*** Texto para leitura

Artigo: Transcendendo os limites da educação

Artigo: Transcendendo os limites da educação

Por Mayan Maharishi

A educação é ponto de partida para o “O que queremos para o mundo?”. Sabe aquele anseio por caminharmos em direção a felicidade e essa felicidade envolve todas as pessoas? Sabe quando queremos o melhor pra nós e esse melhor é também o melhor para as outras, respeitando cada um e uma? Já sentiram a necessidade de agir no mundo para que todos e todas sejam e recebam o melhor? As crianças sempre falam disso! Elas são sábias, percebem a unidade. Falam em alto e bom tom que precisamos cuidar umas das outras e de tudo que nos rodeia. As crianças sabem a importância de uma educação significativa, que faz mover (1). 

Vamos refletir sobre a educação que atende a necessidade social, cultural e ambiental. Vamos refletir sobre a educação que nos separou, ao invés de unir. Vamos refletir sobre ambientes que não sejam opressores e que abracem o que realmente importa, a vida. Educadoras e educadores, mães e pais, familiares, crianças, todas nós precisamos pensar sobre que tipo de educação temos e/ou tivemos acesso. Podemos pensar quando ela criou marcas dolorosas, e quando foi inspiradora.

******
*** Informações fornecidas

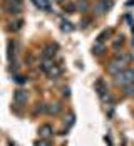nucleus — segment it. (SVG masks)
<instances>
[{"instance_id": "obj_1", "label": "nucleus", "mask_w": 134, "mask_h": 146, "mask_svg": "<svg viewBox=\"0 0 134 146\" xmlns=\"http://www.w3.org/2000/svg\"><path fill=\"white\" fill-rule=\"evenodd\" d=\"M134 81V71L133 69H124V71H121L119 74H116V82L121 84V86H126V84H129V82H133Z\"/></svg>"}, {"instance_id": "obj_2", "label": "nucleus", "mask_w": 134, "mask_h": 146, "mask_svg": "<svg viewBox=\"0 0 134 146\" xmlns=\"http://www.w3.org/2000/svg\"><path fill=\"white\" fill-rule=\"evenodd\" d=\"M111 7H112V0H99L97 5H96V12L101 15V14H104V12H107Z\"/></svg>"}, {"instance_id": "obj_3", "label": "nucleus", "mask_w": 134, "mask_h": 146, "mask_svg": "<svg viewBox=\"0 0 134 146\" xmlns=\"http://www.w3.org/2000/svg\"><path fill=\"white\" fill-rule=\"evenodd\" d=\"M25 101H27V92L24 89H17L14 92V102L20 106V104H24Z\"/></svg>"}, {"instance_id": "obj_4", "label": "nucleus", "mask_w": 134, "mask_h": 146, "mask_svg": "<svg viewBox=\"0 0 134 146\" xmlns=\"http://www.w3.org/2000/svg\"><path fill=\"white\" fill-rule=\"evenodd\" d=\"M55 50H57L55 45H45L44 49H42V57L44 59H52L54 56H55Z\"/></svg>"}, {"instance_id": "obj_5", "label": "nucleus", "mask_w": 134, "mask_h": 146, "mask_svg": "<svg viewBox=\"0 0 134 146\" xmlns=\"http://www.w3.org/2000/svg\"><path fill=\"white\" fill-rule=\"evenodd\" d=\"M52 67V62H50V59H44V62L40 64V71L42 72H49V69Z\"/></svg>"}, {"instance_id": "obj_6", "label": "nucleus", "mask_w": 134, "mask_h": 146, "mask_svg": "<svg viewBox=\"0 0 134 146\" xmlns=\"http://www.w3.org/2000/svg\"><path fill=\"white\" fill-rule=\"evenodd\" d=\"M40 136H42V138H47V136H50V133H52V128H50V126H49V124H45V126H42V128H40Z\"/></svg>"}, {"instance_id": "obj_7", "label": "nucleus", "mask_w": 134, "mask_h": 146, "mask_svg": "<svg viewBox=\"0 0 134 146\" xmlns=\"http://www.w3.org/2000/svg\"><path fill=\"white\" fill-rule=\"evenodd\" d=\"M49 77H52V79H54V77H57V76H59L60 74V69L59 67H55V66H52V67H50V69H49Z\"/></svg>"}, {"instance_id": "obj_8", "label": "nucleus", "mask_w": 134, "mask_h": 146, "mask_svg": "<svg viewBox=\"0 0 134 146\" xmlns=\"http://www.w3.org/2000/svg\"><path fill=\"white\" fill-rule=\"evenodd\" d=\"M34 2H35V3H37V5H39L40 9H44V10H49V9H50V7H49V2H47V0H34Z\"/></svg>"}, {"instance_id": "obj_9", "label": "nucleus", "mask_w": 134, "mask_h": 146, "mask_svg": "<svg viewBox=\"0 0 134 146\" xmlns=\"http://www.w3.org/2000/svg\"><path fill=\"white\" fill-rule=\"evenodd\" d=\"M49 111H50V113H54V114H57V113L60 111V106H59V104H52V108H50Z\"/></svg>"}, {"instance_id": "obj_10", "label": "nucleus", "mask_w": 134, "mask_h": 146, "mask_svg": "<svg viewBox=\"0 0 134 146\" xmlns=\"http://www.w3.org/2000/svg\"><path fill=\"white\" fill-rule=\"evenodd\" d=\"M101 50H102V44L97 42V44L94 45V52H96V54H101Z\"/></svg>"}, {"instance_id": "obj_11", "label": "nucleus", "mask_w": 134, "mask_h": 146, "mask_svg": "<svg viewBox=\"0 0 134 146\" xmlns=\"http://www.w3.org/2000/svg\"><path fill=\"white\" fill-rule=\"evenodd\" d=\"M121 44H122V35H121V37H117V39L114 40V47H119Z\"/></svg>"}, {"instance_id": "obj_12", "label": "nucleus", "mask_w": 134, "mask_h": 146, "mask_svg": "<svg viewBox=\"0 0 134 146\" xmlns=\"http://www.w3.org/2000/svg\"><path fill=\"white\" fill-rule=\"evenodd\" d=\"M62 29L67 30V32H71V30H72V27H71V24H69V22H64V27H62Z\"/></svg>"}, {"instance_id": "obj_13", "label": "nucleus", "mask_w": 134, "mask_h": 146, "mask_svg": "<svg viewBox=\"0 0 134 146\" xmlns=\"http://www.w3.org/2000/svg\"><path fill=\"white\" fill-rule=\"evenodd\" d=\"M65 10H69V12L72 14V12H74V10H75V7H74V5H72V3H69V5H65Z\"/></svg>"}, {"instance_id": "obj_14", "label": "nucleus", "mask_w": 134, "mask_h": 146, "mask_svg": "<svg viewBox=\"0 0 134 146\" xmlns=\"http://www.w3.org/2000/svg\"><path fill=\"white\" fill-rule=\"evenodd\" d=\"M15 81H17L18 84H24V82H25V77H22V76H17V79H15Z\"/></svg>"}, {"instance_id": "obj_15", "label": "nucleus", "mask_w": 134, "mask_h": 146, "mask_svg": "<svg viewBox=\"0 0 134 146\" xmlns=\"http://www.w3.org/2000/svg\"><path fill=\"white\" fill-rule=\"evenodd\" d=\"M47 145H49L47 141H44V143H37V146H47Z\"/></svg>"}, {"instance_id": "obj_16", "label": "nucleus", "mask_w": 134, "mask_h": 146, "mask_svg": "<svg viewBox=\"0 0 134 146\" xmlns=\"http://www.w3.org/2000/svg\"><path fill=\"white\" fill-rule=\"evenodd\" d=\"M55 2H62V0H55Z\"/></svg>"}]
</instances>
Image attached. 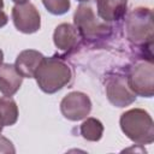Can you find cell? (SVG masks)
Returning <instances> with one entry per match:
<instances>
[{
	"label": "cell",
	"mask_w": 154,
	"mask_h": 154,
	"mask_svg": "<svg viewBox=\"0 0 154 154\" xmlns=\"http://www.w3.org/2000/svg\"><path fill=\"white\" fill-rule=\"evenodd\" d=\"M34 78L43 93L54 94L70 84L72 79V71L64 60L54 57H45Z\"/></svg>",
	"instance_id": "6da1fadb"
},
{
	"label": "cell",
	"mask_w": 154,
	"mask_h": 154,
	"mask_svg": "<svg viewBox=\"0 0 154 154\" xmlns=\"http://www.w3.org/2000/svg\"><path fill=\"white\" fill-rule=\"evenodd\" d=\"M119 125L123 134L137 144L154 142V123L152 116L142 108H131L122 113Z\"/></svg>",
	"instance_id": "7a4b0ae2"
},
{
	"label": "cell",
	"mask_w": 154,
	"mask_h": 154,
	"mask_svg": "<svg viewBox=\"0 0 154 154\" xmlns=\"http://www.w3.org/2000/svg\"><path fill=\"white\" fill-rule=\"evenodd\" d=\"M125 31L128 40L134 45H152L153 13L148 7H137L126 18Z\"/></svg>",
	"instance_id": "3957f363"
},
{
	"label": "cell",
	"mask_w": 154,
	"mask_h": 154,
	"mask_svg": "<svg viewBox=\"0 0 154 154\" xmlns=\"http://www.w3.org/2000/svg\"><path fill=\"white\" fill-rule=\"evenodd\" d=\"M73 23L81 38L89 42L109 34V26L106 22L102 23L96 18L94 10L88 4H81L77 7L73 14Z\"/></svg>",
	"instance_id": "277c9868"
},
{
	"label": "cell",
	"mask_w": 154,
	"mask_h": 154,
	"mask_svg": "<svg viewBox=\"0 0 154 154\" xmlns=\"http://www.w3.org/2000/svg\"><path fill=\"white\" fill-rule=\"evenodd\" d=\"M131 90L142 97L154 95V65L152 59L140 60L131 65L126 76Z\"/></svg>",
	"instance_id": "5b68a950"
},
{
	"label": "cell",
	"mask_w": 154,
	"mask_h": 154,
	"mask_svg": "<svg viewBox=\"0 0 154 154\" xmlns=\"http://www.w3.org/2000/svg\"><path fill=\"white\" fill-rule=\"evenodd\" d=\"M12 20L16 29L23 34H34L41 28V16L31 2L16 4L12 7Z\"/></svg>",
	"instance_id": "8992f818"
},
{
	"label": "cell",
	"mask_w": 154,
	"mask_h": 154,
	"mask_svg": "<svg viewBox=\"0 0 154 154\" xmlns=\"http://www.w3.org/2000/svg\"><path fill=\"white\" fill-rule=\"evenodd\" d=\"M91 111V101L89 96L82 91H71L65 95L60 102V112L67 120L78 122Z\"/></svg>",
	"instance_id": "52a82bcc"
},
{
	"label": "cell",
	"mask_w": 154,
	"mask_h": 154,
	"mask_svg": "<svg viewBox=\"0 0 154 154\" xmlns=\"http://www.w3.org/2000/svg\"><path fill=\"white\" fill-rule=\"evenodd\" d=\"M106 95L108 101L116 107H126L135 102L136 94L129 87L126 76L109 77L106 83Z\"/></svg>",
	"instance_id": "ba28073f"
},
{
	"label": "cell",
	"mask_w": 154,
	"mask_h": 154,
	"mask_svg": "<svg viewBox=\"0 0 154 154\" xmlns=\"http://www.w3.org/2000/svg\"><path fill=\"white\" fill-rule=\"evenodd\" d=\"M43 58L45 55L38 51L24 49L17 55L14 67L23 78H34Z\"/></svg>",
	"instance_id": "9c48e42d"
},
{
	"label": "cell",
	"mask_w": 154,
	"mask_h": 154,
	"mask_svg": "<svg viewBox=\"0 0 154 154\" xmlns=\"http://www.w3.org/2000/svg\"><path fill=\"white\" fill-rule=\"evenodd\" d=\"M79 38L81 36L76 26L70 23L59 24L53 32V42L55 47L66 53L71 52L78 46Z\"/></svg>",
	"instance_id": "30bf717a"
},
{
	"label": "cell",
	"mask_w": 154,
	"mask_h": 154,
	"mask_svg": "<svg viewBox=\"0 0 154 154\" xmlns=\"http://www.w3.org/2000/svg\"><path fill=\"white\" fill-rule=\"evenodd\" d=\"M128 8V0H96L97 16L105 22L122 19Z\"/></svg>",
	"instance_id": "8fae6325"
},
{
	"label": "cell",
	"mask_w": 154,
	"mask_h": 154,
	"mask_svg": "<svg viewBox=\"0 0 154 154\" xmlns=\"http://www.w3.org/2000/svg\"><path fill=\"white\" fill-rule=\"evenodd\" d=\"M23 83V77L17 72L14 65H0V91L6 96L14 95Z\"/></svg>",
	"instance_id": "7c38bea8"
},
{
	"label": "cell",
	"mask_w": 154,
	"mask_h": 154,
	"mask_svg": "<svg viewBox=\"0 0 154 154\" xmlns=\"http://www.w3.org/2000/svg\"><path fill=\"white\" fill-rule=\"evenodd\" d=\"M18 106L11 96L0 97V122L4 126H11L18 120Z\"/></svg>",
	"instance_id": "4fadbf2b"
},
{
	"label": "cell",
	"mask_w": 154,
	"mask_h": 154,
	"mask_svg": "<svg viewBox=\"0 0 154 154\" xmlns=\"http://www.w3.org/2000/svg\"><path fill=\"white\" fill-rule=\"evenodd\" d=\"M79 132L84 140L90 142H97L103 135V124L99 119L89 117L81 124Z\"/></svg>",
	"instance_id": "5bb4252c"
},
{
	"label": "cell",
	"mask_w": 154,
	"mask_h": 154,
	"mask_svg": "<svg viewBox=\"0 0 154 154\" xmlns=\"http://www.w3.org/2000/svg\"><path fill=\"white\" fill-rule=\"evenodd\" d=\"M46 10L54 16H63L69 12L71 7L70 0H42Z\"/></svg>",
	"instance_id": "9a60e30c"
},
{
	"label": "cell",
	"mask_w": 154,
	"mask_h": 154,
	"mask_svg": "<svg viewBox=\"0 0 154 154\" xmlns=\"http://www.w3.org/2000/svg\"><path fill=\"white\" fill-rule=\"evenodd\" d=\"M0 153H16L13 143L8 138L1 135H0Z\"/></svg>",
	"instance_id": "2e32d148"
},
{
	"label": "cell",
	"mask_w": 154,
	"mask_h": 154,
	"mask_svg": "<svg viewBox=\"0 0 154 154\" xmlns=\"http://www.w3.org/2000/svg\"><path fill=\"white\" fill-rule=\"evenodd\" d=\"M7 22H8V17H7V14L4 12V10L0 11V28L5 26V25L7 24Z\"/></svg>",
	"instance_id": "e0dca14e"
},
{
	"label": "cell",
	"mask_w": 154,
	"mask_h": 154,
	"mask_svg": "<svg viewBox=\"0 0 154 154\" xmlns=\"http://www.w3.org/2000/svg\"><path fill=\"white\" fill-rule=\"evenodd\" d=\"M14 4H25V2H28L29 0H12Z\"/></svg>",
	"instance_id": "ac0fdd59"
},
{
	"label": "cell",
	"mask_w": 154,
	"mask_h": 154,
	"mask_svg": "<svg viewBox=\"0 0 154 154\" xmlns=\"http://www.w3.org/2000/svg\"><path fill=\"white\" fill-rule=\"evenodd\" d=\"M2 61H4V52L0 49V65L2 64Z\"/></svg>",
	"instance_id": "d6986e66"
},
{
	"label": "cell",
	"mask_w": 154,
	"mask_h": 154,
	"mask_svg": "<svg viewBox=\"0 0 154 154\" xmlns=\"http://www.w3.org/2000/svg\"><path fill=\"white\" fill-rule=\"evenodd\" d=\"M4 8V0H0V11H2Z\"/></svg>",
	"instance_id": "ffe728a7"
},
{
	"label": "cell",
	"mask_w": 154,
	"mask_h": 154,
	"mask_svg": "<svg viewBox=\"0 0 154 154\" xmlns=\"http://www.w3.org/2000/svg\"><path fill=\"white\" fill-rule=\"evenodd\" d=\"M2 129H4V125H2V123L0 122V134H1V131H2Z\"/></svg>",
	"instance_id": "44dd1931"
},
{
	"label": "cell",
	"mask_w": 154,
	"mask_h": 154,
	"mask_svg": "<svg viewBox=\"0 0 154 154\" xmlns=\"http://www.w3.org/2000/svg\"><path fill=\"white\" fill-rule=\"evenodd\" d=\"M76 1H78V2H88L89 0H76Z\"/></svg>",
	"instance_id": "7402d4cb"
}]
</instances>
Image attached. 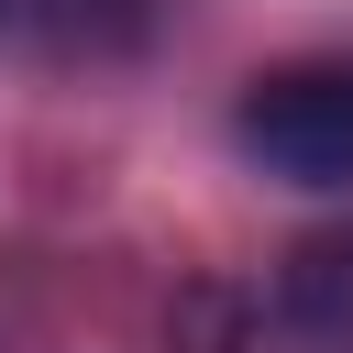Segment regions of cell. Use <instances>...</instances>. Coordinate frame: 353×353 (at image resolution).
<instances>
[{
  "label": "cell",
  "instance_id": "1",
  "mask_svg": "<svg viewBox=\"0 0 353 353\" xmlns=\"http://www.w3.org/2000/svg\"><path fill=\"white\" fill-rule=\"evenodd\" d=\"M243 154L287 188H353V66H287L243 99Z\"/></svg>",
  "mask_w": 353,
  "mask_h": 353
}]
</instances>
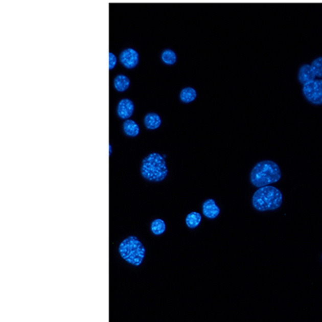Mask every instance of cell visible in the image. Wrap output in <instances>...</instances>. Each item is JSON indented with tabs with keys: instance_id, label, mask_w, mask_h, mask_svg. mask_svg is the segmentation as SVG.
Returning a JSON list of instances; mask_svg holds the SVG:
<instances>
[{
	"instance_id": "obj_10",
	"label": "cell",
	"mask_w": 322,
	"mask_h": 322,
	"mask_svg": "<svg viewBox=\"0 0 322 322\" xmlns=\"http://www.w3.org/2000/svg\"><path fill=\"white\" fill-rule=\"evenodd\" d=\"M161 123H162L161 118L159 117V114H155V113H149L144 118L145 127L149 130H155V129L159 128L160 127Z\"/></svg>"
},
{
	"instance_id": "obj_9",
	"label": "cell",
	"mask_w": 322,
	"mask_h": 322,
	"mask_svg": "<svg viewBox=\"0 0 322 322\" xmlns=\"http://www.w3.org/2000/svg\"><path fill=\"white\" fill-rule=\"evenodd\" d=\"M203 214L210 219H214L218 216L220 209L217 206L216 203L213 199H208L203 203Z\"/></svg>"
},
{
	"instance_id": "obj_19",
	"label": "cell",
	"mask_w": 322,
	"mask_h": 322,
	"mask_svg": "<svg viewBox=\"0 0 322 322\" xmlns=\"http://www.w3.org/2000/svg\"><path fill=\"white\" fill-rule=\"evenodd\" d=\"M112 154V146L110 144H109V155H111Z\"/></svg>"
},
{
	"instance_id": "obj_2",
	"label": "cell",
	"mask_w": 322,
	"mask_h": 322,
	"mask_svg": "<svg viewBox=\"0 0 322 322\" xmlns=\"http://www.w3.org/2000/svg\"><path fill=\"white\" fill-rule=\"evenodd\" d=\"M163 155L157 152L149 154L143 159L141 175L144 179L152 182L165 180L169 174V169Z\"/></svg>"
},
{
	"instance_id": "obj_15",
	"label": "cell",
	"mask_w": 322,
	"mask_h": 322,
	"mask_svg": "<svg viewBox=\"0 0 322 322\" xmlns=\"http://www.w3.org/2000/svg\"><path fill=\"white\" fill-rule=\"evenodd\" d=\"M165 229H166V225L163 220L155 219L152 221V224H151V231L152 233L155 235H160L162 234L165 233Z\"/></svg>"
},
{
	"instance_id": "obj_14",
	"label": "cell",
	"mask_w": 322,
	"mask_h": 322,
	"mask_svg": "<svg viewBox=\"0 0 322 322\" xmlns=\"http://www.w3.org/2000/svg\"><path fill=\"white\" fill-rule=\"evenodd\" d=\"M201 222V215L199 213L192 212L188 214L187 217H186V225L189 227L192 228V229L197 227V225H199Z\"/></svg>"
},
{
	"instance_id": "obj_3",
	"label": "cell",
	"mask_w": 322,
	"mask_h": 322,
	"mask_svg": "<svg viewBox=\"0 0 322 322\" xmlns=\"http://www.w3.org/2000/svg\"><path fill=\"white\" fill-rule=\"evenodd\" d=\"M282 202V193L273 186L260 187L252 197L253 206L259 211H274L280 208Z\"/></svg>"
},
{
	"instance_id": "obj_11",
	"label": "cell",
	"mask_w": 322,
	"mask_h": 322,
	"mask_svg": "<svg viewBox=\"0 0 322 322\" xmlns=\"http://www.w3.org/2000/svg\"><path fill=\"white\" fill-rule=\"evenodd\" d=\"M123 131L127 136L135 137L140 134V127L134 120H127L123 125Z\"/></svg>"
},
{
	"instance_id": "obj_5",
	"label": "cell",
	"mask_w": 322,
	"mask_h": 322,
	"mask_svg": "<svg viewBox=\"0 0 322 322\" xmlns=\"http://www.w3.org/2000/svg\"><path fill=\"white\" fill-rule=\"evenodd\" d=\"M302 92L309 103L316 106L322 105V79H314L305 84Z\"/></svg>"
},
{
	"instance_id": "obj_18",
	"label": "cell",
	"mask_w": 322,
	"mask_h": 322,
	"mask_svg": "<svg viewBox=\"0 0 322 322\" xmlns=\"http://www.w3.org/2000/svg\"><path fill=\"white\" fill-rule=\"evenodd\" d=\"M116 64H117V57L114 53H109V68L110 71L116 67Z\"/></svg>"
},
{
	"instance_id": "obj_8",
	"label": "cell",
	"mask_w": 322,
	"mask_h": 322,
	"mask_svg": "<svg viewBox=\"0 0 322 322\" xmlns=\"http://www.w3.org/2000/svg\"><path fill=\"white\" fill-rule=\"evenodd\" d=\"M316 79V75L313 72V68L311 66V64H303L300 68L299 72H298V80L299 82L305 85V84L309 83L313 80Z\"/></svg>"
},
{
	"instance_id": "obj_13",
	"label": "cell",
	"mask_w": 322,
	"mask_h": 322,
	"mask_svg": "<svg viewBox=\"0 0 322 322\" xmlns=\"http://www.w3.org/2000/svg\"><path fill=\"white\" fill-rule=\"evenodd\" d=\"M197 93L195 89L192 87H186L180 91V99L182 103H190L197 99Z\"/></svg>"
},
{
	"instance_id": "obj_16",
	"label": "cell",
	"mask_w": 322,
	"mask_h": 322,
	"mask_svg": "<svg viewBox=\"0 0 322 322\" xmlns=\"http://www.w3.org/2000/svg\"><path fill=\"white\" fill-rule=\"evenodd\" d=\"M161 60L168 65H173L176 62V53L172 50H165L161 54Z\"/></svg>"
},
{
	"instance_id": "obj_12",
	"label": "cell",
	"mask_w": 322,
	"mask_h": 322,
	"mask_svg": "<svg viewBox=\"0 0 322 322\" xmlns=\"http://www.w3.org/2000/svg\"><path fill=\"white\" fill-rule=\"evenodd\" d=\"M130 79L125 75L120 74L116 77L114 80V85L116 90L119 92H124L128 89L130 86Z\"/></svg>"
},
{
	"instance_id": "obj_1",
	"label": "cell",
	"mask_w": 322,
	"mask_h": 322,
	"mask_svg": "<svg viewBox=\"0 0 322 322\" xmlns=\"http://www.w3.org/2000/svg\"><path fill=\"white\" fill-rule=\"evenodd\" d=\"M250 178L253 186L264 187L281 180V169L274 161H261L252 169Z\"/></svg>"
},
{
	"instance_id": "obj_17",
	"label": "cell",
	"mask_w": 322,
	"mask_h": 322,
	"mask_svg": "<svg viewBox=\"0 0 322 322\" xmlns=\"http://www.w3.org/2000/svg\"><path fill=\"white\" fill-rule=\"evenodd\" d=\"M313 72L317 78H322V57L314 59L311 64Z\"/></svg>"
},
{
	"instance_id": "obj_4",
	"label": "cell",
	"mask_w": 322,
	"mask_h": 322,
	"mask_svg": "<svg viewBox=\"0 0 322 322\" xmlns=\"http://www.w3.org/2000/svg\"><path fill=\"white\" fill-rule=\"evenodd\" d=\"M119 251L123 260L138 267L144 261L146 249L138 238L129 236L120 243Z\"/></svg>"
},
{
	"instance_id": "obj_7",
	"label": "cell",
	"mask_w": 322,
	"mask_h": 322,
	"mask_svg": "<svg viewBox=\"0 0 322 322\" xmlns=\"http://www.w3.org/2000/svg\"><path fill=\"white\" fill-rule=\"evenodd\" d=\"M134 109H135V106L131 99H122L118 105V116L122 120H128L129 118L132 116Z\"/></svg>"
},
{
	"instance_id": "obj_6",
	"label": "cell",
	"mask_w": 322,
	"mask_h": 322,
	"mask_svg": "<svg viewBox=\"0 0 322 322\" xmlns=\"http://www.w3.org/2000/svg\"><path fill=\"white\" fill-rule=\"evenodd\" d=\"M120 60L123 66L127 68H133L137 66L140 61L139 53L133 49L123 50L120 55Z\"/></svg>"
}]
</instances>
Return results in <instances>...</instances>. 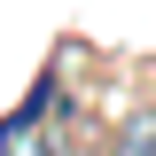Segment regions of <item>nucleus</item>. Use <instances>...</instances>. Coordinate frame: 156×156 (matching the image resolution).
<instances>
[{"label":"nucleus","mask_w":156,"mask_h":156,"mask_svg":"<svg viewBox=\"0 0 156 156\" xmlns=\"http://www.w3.org/2000/svg\"><path fill=\"white\" fill-rule=\"evenodd\" d=\"M109 156H156V117H125L109 140Z\"/></svg>","instance_id":"1"}]
</instances>
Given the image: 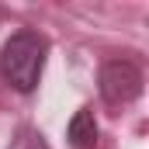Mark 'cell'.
<instances>
[{
    "label": "cell",
    "mask_w": 149,
    "mask_h": 149,
    "mask_svg": "<svg viewBox=\"0 0 149 149\" xmlns=\"http://www.w3.org/2000/svg\"><path fill=\"white\" fill-rule=\"evenodd\" d=\"M45 52H49V42L38 35V31H17V35L7 38L3 52H0V73L3 80L21 90V94H31L42 80L45 70Z\"/></svg>",
    "instance_id": "obj_1"
},
{
    "label": "cell",
    "mask_w": 149,
    "mask_h": 149,
    "mask_svg": "<svg viewBox=\"0 0 149 149\" xmlns=\"http://www.w3.org/2000/svg\"><path fill=\"white\" fill-rule=\"evenodd\" d=\"M66 135H70V146L73 149H94L97 146V121L90 108H80L66 125Z\"/></svg>",
    "instance_id": "obj_3"
},
{
    "label": "cell",
    "mask_w": 149,
    "mask_h": 149,
    "mask_svg": "<svg viewBox=\"0 0 149 149\" xmlns=\"http://www.w3.org/2000/svg\"><path fill=\"white\" fill-rule=\"evenodd\" d=\"M142 94V70L135 59H108L101 66V97L108 108H125Z\"/></svg>",
    "instance_id": "obj_2"
}]
</instances>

******

**Requisitos do problema**. Reproduza por inteiro o texto sobre educação, sem alterar nada. Os registros não têm nenhum papel nesta tarefa.

**Resposta completa**.
Artigo: Transcendendo os limites da educação

Artigo: Transcendendo os limites da educação

Por Mayan Maharishi

A educação é ponto de partida para o “O que queremos para o mundo?”. Sabe aquele anseio por caminharmos em direção a felicidade e essa felicidade envolve todas as pessoas? Sabe quando queremos o melhor pra nós e esse melhor é também o melhor para as outras, respeitando cada um e uma? Já sentiram a necessidade de agir no mundo para que todos e todas sejam e recebam o melhor? As crianças sempre falam disso! Elas são sábias, percebem a unidade. Falam em alto e bom tom que precisamos cuidar umas das outras e de tudo que nos rodeia. As crianças sabem a importância de uma educação significativa, que faz mover (1). 

Vamos refletir sobre a educação que atende a necessidade social, cultural e ambiental. Vamos refletir sobre a educação que nos separou, ao invés de unir. Vamos refletir sobre ambientes que não sejam opressores e que abracem o que realmente importa, a vida. Educadoras e educadores, mães e pais, familiares, crianças, todas nós precisamos pensar sobre que tipo de educação temos e/ou tivemos acesso. Podemos pensar quando ela criou marcas dolorosas, e quando foi inspiradora.